**CONSIGNE 1:**
Selon le texte extrait, jusqu'à quelle date John Levi Barnard est-il chercheur invité du LARCA ?
**CONSIGNE 2:**
Recopiez mot pour mot le passage du texte extrait qui commence par « Publié le 23 » et se termine par « Food, Empire, Extinction. ».
[TEXTE EXTRAIT]
« Meat, Climate and the Dystopia of the Present » – une communication de John Levi Barnard. 23 septembre 2021 Congrès des Amériques. @LarcaParis @Univ_Paris @idameriques

Publié le 23 septembre 2021

23 septembre 2021 - 11 h 15 min - 12 h 15 min


John Levi Barnard, Associate Professor en American Studies/Environmental Humanities de l’University of Illinois, Urbana Champaign, est chercheur invité du LARCA du 20 septembre au 1er octobre 2021. Il travaille actuellement sur un livre provisoirement intitulé The Edible and the Endangered: Food, Empire, Extinction.

 

John Levi Barnard participera au Congrès 2021 de l’Institut des Amériques jeudi le 23 septembre (11h15-12h15). Il présentera sa  communication “MEAT, CLIMATE AND THE DYSTOPIA OF THE PRESENT”
[/TEXTE EXTRAIT]
[DONNÉES PRÉSENTÉES]
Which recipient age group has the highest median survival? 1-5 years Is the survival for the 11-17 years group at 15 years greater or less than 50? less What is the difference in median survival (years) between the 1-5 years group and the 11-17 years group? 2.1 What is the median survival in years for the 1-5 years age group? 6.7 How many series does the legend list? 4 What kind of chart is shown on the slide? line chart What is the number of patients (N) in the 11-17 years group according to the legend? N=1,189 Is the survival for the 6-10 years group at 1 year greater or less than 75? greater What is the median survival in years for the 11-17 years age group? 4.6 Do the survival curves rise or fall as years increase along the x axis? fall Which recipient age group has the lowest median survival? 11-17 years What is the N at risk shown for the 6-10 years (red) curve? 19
[/DONNÉES PRÉSENTÉES]
**CORRIGÉ 1:**
Jusqu'au 1er octobre 2021.

**CORRIGÉ 2:**
Publié le 23 septembre 2021

23 septembre 2021 - 11 h 15 min - 12 h 15 min


John Levi Barnard, Associate Professor en American Studies/Environmental Humanities de l’University of Illinois, Urbana Champaign, est chercheur invité du LARCA du 20 septembre au 1er octobre 2021. Il travaille actuellement sur un livre provisoirement intitulé The Edible and the Endangered: Food, Empire, Extinction.